5.51. This exception makes specific provision for Scotland, reflecting that the way in which marriages are solemnised and civil partnerships are registered is different in Scotland when compared with England and Wales.
5.52. The 2010 Act exception in relation to marriage and civil partnership will not change following GRA reform.
Conclusion on the exceptions in the 2010 Act
5.53. The Scottish Government considers that, as outlined above, there are a range of exceptions in the 2010 Act which can be used when appropriate to protect women, which might in some specific cases require the exclusion of trans women, if the conditions within the exception are met. These exclusions will not change following GRA reform.
5.54. The 2010 Act is largely reserved and responsibility for the legislation on the exceptions rests with the United Kingdom Government. The Women and Equalities Committee at the UK Parliament published a report on “Enforcing the Equality Act: the law and the role of Equality and Human Rights Commission” on 17 July 2019.
5.55. Recommendation 15 by the Committee, and the UK Government response was:
“We do not believe that non-statutory guidance will be sufficient to bring the clarity needed in what is clearly a contentious area. We recommend that, in the absence of case law the EHRC develop, and the Secretary of State lay before Parliament, a dedicated Code of Practice, with case studies drawn from organisations providing services to survivors of domestic and sexual abuse. This Code must set out clearly, with worked examples and guidance, (a) how the Act allows separate services for men and women, or provision of services to only men or only women in certain circumstances, and b) how and under what circumstances it allows those providing such services to choose how and if to provide them to a person who has the protected characteristic of gender reassignment. (Paragraph 190)
As set out in response to recommendation 14, the Government is planning to develop and publish non-statutory guidance on how the Equality Act 2010’s single and separate sex service exemptions apply. There are limitations to what could be achieved through statutory guidance as there is no case law in this space that moves beyond interpretation of the original legislation, so it would not be possible to set out ‘rules’ for the application of exemptions: statutory guidance must reflect existing law, it is not a means of establishing new law.”
5.56. The Scottish Government agrees that while the 2010 Act’s single and separate sex service exemptions will continue to apply after reform of the gender recognition process, non-statutory guidance by the UK Government could be helpful.
5.57. The Scottish Government has carefully considered whether moving to a statutory declaration-based system for obtaining legal gender recognition, as outlined in the draft Bill, would impact adversely on the rights of women.
5.58. The key question in this context is very much about whether a change in the system for obtaining legal gender recognition would adversely affect women’s rights. The Scottish Government has concluded that it would not.

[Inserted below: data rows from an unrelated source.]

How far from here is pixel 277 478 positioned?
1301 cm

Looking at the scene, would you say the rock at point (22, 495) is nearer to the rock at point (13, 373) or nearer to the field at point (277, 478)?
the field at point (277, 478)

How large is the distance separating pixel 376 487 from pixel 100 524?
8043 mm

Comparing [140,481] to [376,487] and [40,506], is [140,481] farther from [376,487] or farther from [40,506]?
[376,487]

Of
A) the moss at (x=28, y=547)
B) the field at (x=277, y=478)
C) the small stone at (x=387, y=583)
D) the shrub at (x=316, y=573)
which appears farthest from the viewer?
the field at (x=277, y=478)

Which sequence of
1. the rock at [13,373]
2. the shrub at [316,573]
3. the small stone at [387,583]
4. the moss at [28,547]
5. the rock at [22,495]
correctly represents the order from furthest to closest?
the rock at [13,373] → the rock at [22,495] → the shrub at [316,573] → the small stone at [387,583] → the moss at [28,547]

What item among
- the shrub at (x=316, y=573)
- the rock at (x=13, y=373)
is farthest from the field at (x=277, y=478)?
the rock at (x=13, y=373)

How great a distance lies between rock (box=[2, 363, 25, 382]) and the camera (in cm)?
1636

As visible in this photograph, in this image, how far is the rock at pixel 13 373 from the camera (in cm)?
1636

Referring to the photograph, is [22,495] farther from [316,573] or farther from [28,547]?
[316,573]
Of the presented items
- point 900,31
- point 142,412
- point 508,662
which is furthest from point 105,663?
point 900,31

5.59. In reaching this view, the Scottish Government has considered international experience. As outlined in Annex E, there are a variety of systems for obtaining legal gender recognition in other countries. There is no evidence from overseas which the Scottish Government is aware of which would suggest that moving to a statutory declaration-based system for obtaining legal gender recognition would impact adversely on the rights of women. Under the system which the Scottish Government is proposing for Scotland obtaining legal gender recognition will remain a serious step which could not be undertaken lightly.